II. Considered externally and materially, the
distinction of sexes is common to man and animals. The sexual relations of man,
however, are of a much higher order than those of animals. Their object in man
is the production, with a special Divine co-operation, of a new “image of God.”
This higher consideration is, according to the sense of Holy Writ and generally
received opinion, the reason why man and woman were not, like the animals of
different sexes, created at the same time and from the same earth. The creation
of Eve, so fully and solemnly described (Gen. 2), evidently has a far-reaching
significance, acknowledged by Adam himself and confirmed by the explanations
given in the New Testament (Matt. 19:4); yet, in the first and primary sense,
it refers to the sexual relations of man.
III. The formation of the first woman out of a rib
of the first man, indicates that God intended to give to the union of man and
woman a higher unity than that of the male and female of animals, a unity in
keeping with the Divine images existing in the parents and in their offspring.
Thus the production of Eve founded the diversity of sexes, but also laid down
the constitution of the ordinary principle of propagation. We arrive at this
conclusion (1) from the effects of the Divine act itself, and (2) from the
Divine command expressed in the act, a law which determines the moral essence
of the first and of all other marriages.
Before we proceed to demonstrate this, we give the
full text upon which the demonstration is based. “And the Lord God said: It is
not good for man to be alone: let Us make him a help like unto [meet for or
answering to] himself. And the Lord God having formed out of the ground all the
beasts of the earth, and all the fowls of the air, brought them to Adam to see
what he would call them: for whatsoever Adam called any living creature, the
same is its name. And Adam called all the beasts by their names, and all the
fowls of the air, and all the cattle of the field: but for Adam there was not
found a helper like himself. Then the Lord God cast a deep sleep upon Adam: and
when he was fast asleep, He took one of his ribs, and filled up flesh for it.
And the Lord God built the rib which he took from Adam into a woman [“And He
took one of his ribs and closed up the flesh instead thereof; and the rib which
the Lord God had taken from the man builded He into a woman,” R.V.]: and
brought her to Adam. And Adam said: This now is bone of my bones, and flesh of
my flesh; she shall be called woman, because she was taken out of man.

- ROWS
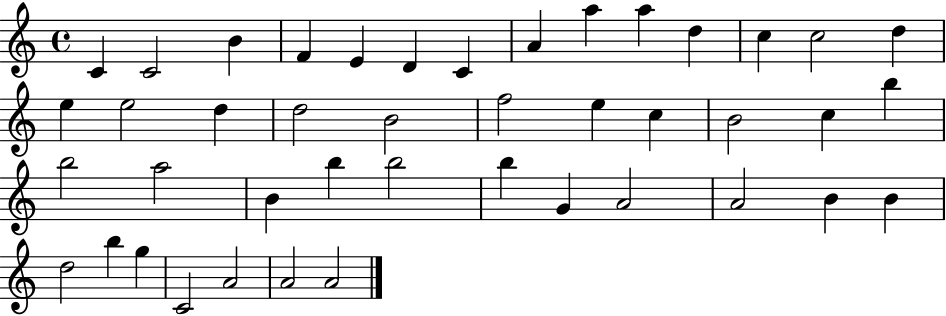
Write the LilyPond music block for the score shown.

{
  \clef treble
  \time 4/4
  \defaultTimeSignature
  \key c \major
  c'4 c'2 b'4 | f'4 e'4 d'4 c'4 | a'4 a''4 a''4 d''4 | c''4 c''2 d''4 | \break e''4 e''2 d''4 | d''2 b'2 | f''2 e''4 c''4 | b'2 c''4 b''4 | \break b''2 a''2 | b'4 b''4 b''2 | b''4 g'4 a'2 | a'2 b'4 b'4 | \break d''2 b''4 g''4 | c'2 a'2 | a'2 a'2 | \bar "|."
}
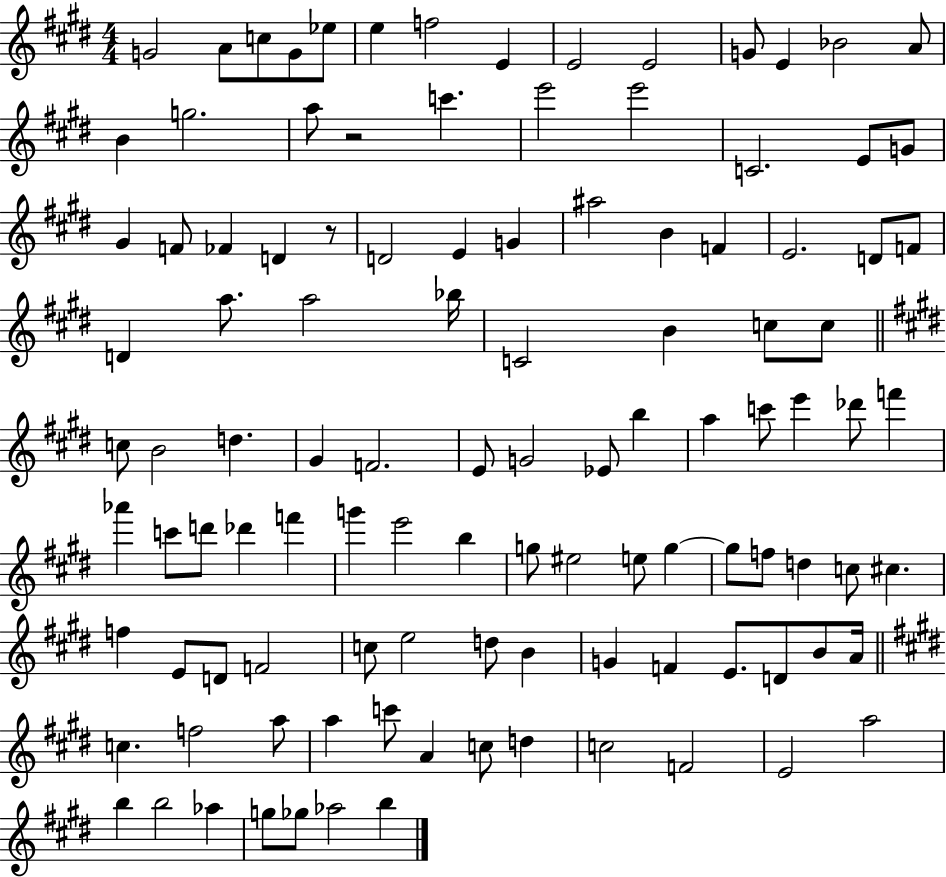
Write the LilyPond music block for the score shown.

{
  \clef treble
  \numericTimeSignature
  \time 4/4
  \key e \major
  g'2 a'8 c''8 g'8 ees''8 | e''4 f''2 e'4 | e'2 e'2 | g'8 e'4 bes'2 a'8 | \break b'4 g''2. | a''8 r2 c'''4. | e'''2 e'''2 | c'2. e'8 g'8 | \break gis'4 f'8 fes'4 d'4 r8 | d'2 e'4 g'4 | ais''2 b'4 f'4 | e'2. d'8 f'8 | \break d'4 a''8. a''2 bes''16 | c'2 b'4 c''8 c''8 | \bar "||" \break \key e \major c''8 b'2 d''4. | gis'4 f'2. | e'8 g'2 ees'8 b''4 | a''4 c'''8 e'''4 des'''8 f'''4 | \break aes'''4 c'''8 d'''8 des'''4 f'''4 | g'''4 e'''2 b''4 | g''8 eis''2 e''8 g''4~~ | g''8 f''8 d''4 c''8 cis''4. | \break f''4 e'8 d'8 f'2 | c''8 e''2 d''8 b'4 | g'4 f'4 e'8. d'8 b'8 a'16 | \bar "||" \break \key e \major c''4. f''2 a''8 | a''4 c'''8 a'4 c''8 d''4 | c''2 f'2 | e'2 a''2 | \break b''4 b''2 aes''4 | g''8 ges''8 aes''2 b''4 | \bar "|."
}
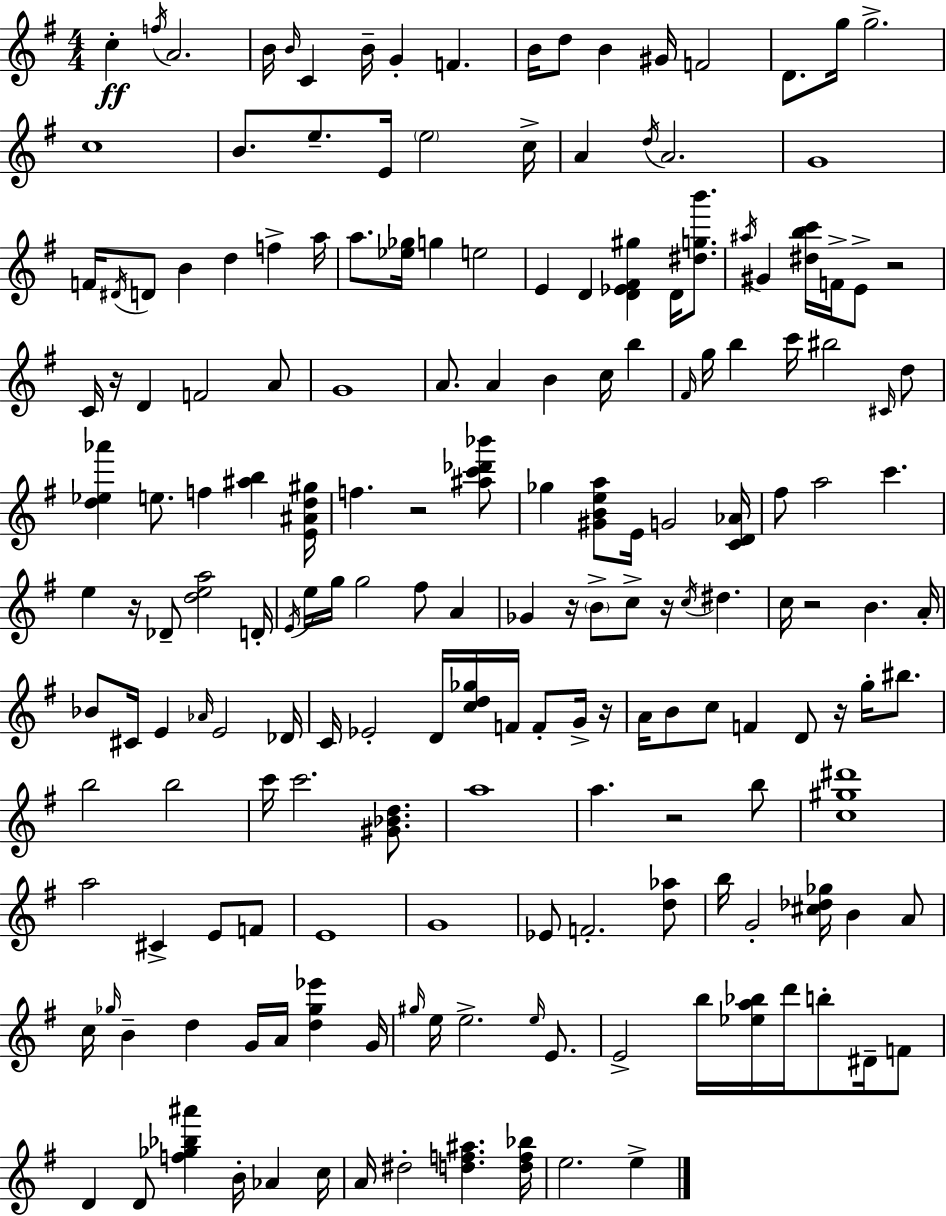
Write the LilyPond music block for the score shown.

{
  \clef treble
  \numericTimeSignature
  \time 4/4
  \key e \minor
  c''4-.\ff \acciaccatura { f''16 } a'2. | b'16 \grace { b'16 } c'4 b'16-- g'4-. f'4. | b'16 d''8 b'4 gis'16 f'2 | d'8. g''16 g''2.-> | \break c''1 | b'8. e''8.-- e'16 \parenthesize e''2 | c''16-> a'4 \acciaccatura { d''16 } a'2. | g'1 | \break f'16 \acciaccatura { dis'16 } d'8 b'4 d''4 f''4-> | a''16 a''8. <ees'' ges''>16 g''4 e''2 | e'4 d'4 <d' ees' fis' gis''>4 | d'16 <dis'' g'' b'''>8. \acciaccatura { ais''16 } gis'4 <dis'' b'' c'''>16 f'16-> e'8-> r2 | \break c'16 r16 d'4 f'2 | a'8 g'1 | a'8. a'4 b'4 | c''16 b''4 \grace { fis'16 } g''16 b''4 c'''16 bis''2 | \break \grace { cis'16 } d''8 <d'' ees'' aes'''>4 e''8. f''4 | <ais'' b''>4 <e' ais' d'' gis''>16 f''4. r2 | <ais'' c''' des''' bes'''>8 ges''4 <gis' b' e'' a''>8 e'16 g'2 | <c' d' aes'>16 fis''8 a''2 | \break c'''4. e''4 r16 des'8-- <d'' e'' a''>2 | d'16-. \acciaccatura { e'16 } e''16 g''16 g''2 | fis''8 a'4 ges'4 r16 \parenthesize b'8-> c''8-> | r16 \acciaccatura { c''16 } dis''4. c''16 r2 | \break b'4. a'16-. bes'8 cis'16 e'4 | \grace { aes'16 } e'2 des'16 c'16 ees'2-. | d'16 <c'' d'' ges''>16 f'16 f'8-. g'16-> r16 a'16 b'8 c''8 f'4 | d'8 r16 g''16-. bis''8. b''2 | \break b''2 c'''16 c'''2. | <gis' bes' d''>8. a''1 | a''4. | r2 b''8 <c'' gis'' dis'''>1 | \break a''2 | cis'4-> e'8 f'8 e'1 | g'1 | ees'8 f'2.-. | \break <d'' aes''>8 b''16 g'2-. | <cis'' des'' ges''>16 b'4 a'8 c''16 \grace { ges''16 } b'4-- | d''4 g'16 a'16 <d'' ges'' ees'''>4 g'16 \grace { gis''16 } e''16 e''2.-> | \grace { e''16 } e'8. e'2-> | \break b''16 <ees'' a'' bes''>16 d'''16 b''8-. dis'16-- f'8 d'4 | d'8 <f'' ges'' bes'' ais'''>4 b'16-. aes'4 c''16 a'16 dis''2-. | <d'' f'' ais''>4. <d'' f'' bes''>16 e''2. | e''4-> \bar "|."
}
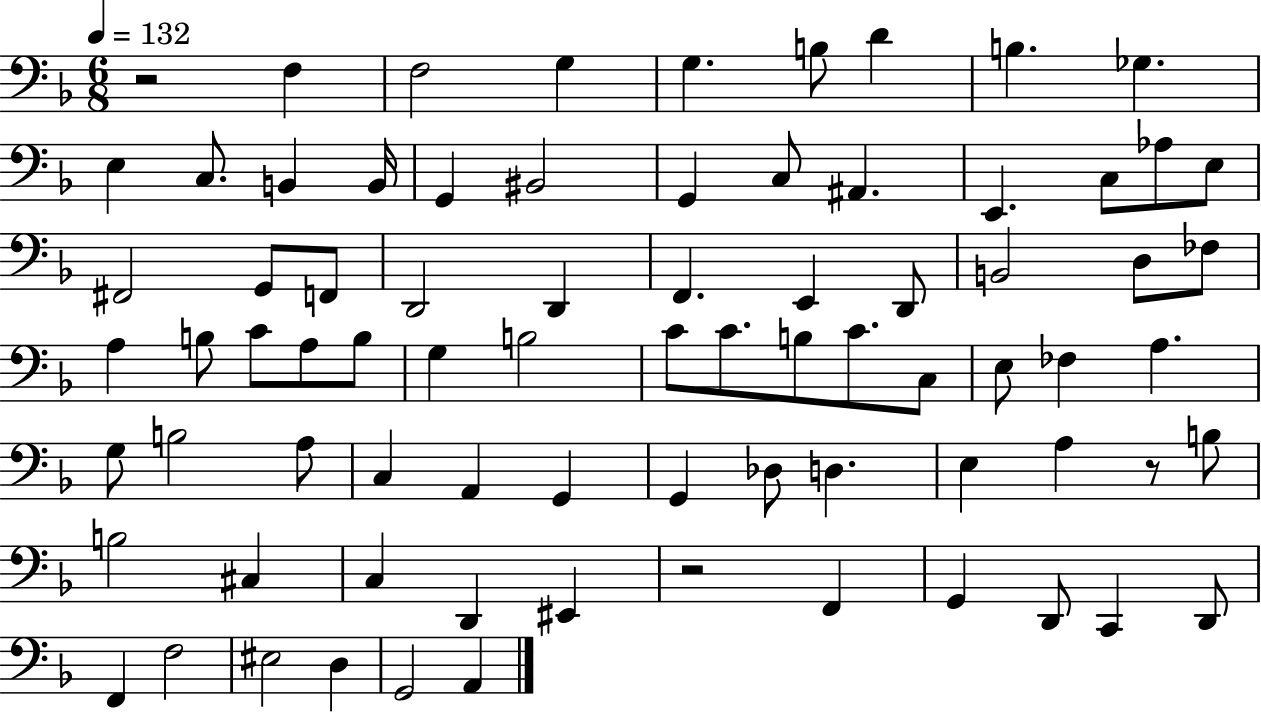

- TASKS FOR THIS EXERCISE
a) Write out the passage on the creation of Eve from "Thus the production" up to and including "all other marriages.".
b) For each statement below, state whether it agrees with the passage on the creation of Eve. Answer yes or no, and quote the words of the passage that decide it. (i) Man and woman were created at the same time and from the same earth, as the animals of different sexes were. (ii) Adam gave names to the beasts and to the fowls of the air. (iii) A helper like Adam was found among the animals brought to him.
The records are not required for anything asked here.

- RESULTS FOR EACH TASK
a)
Thus the production of Eve founded the diversity of sexes, but also laid down
the constitution of the ordinary principle of propagation. We arrive at this
conclusion (1) from the effects of the Divine act itself, and (2) from the
Divine command expressed in the act, a law which determines the moral essence
of the first and of all other marriages.

b)
(i) No: "man and woman were not, like the animals of different sexes, created at the same time and from the same earth."
(ii) Yes: "And Adam called all the beasts by their names, and all the fowls of the air, and all the cattle of the field"
(iii) No: "but for Adam there was not found a helper like himself."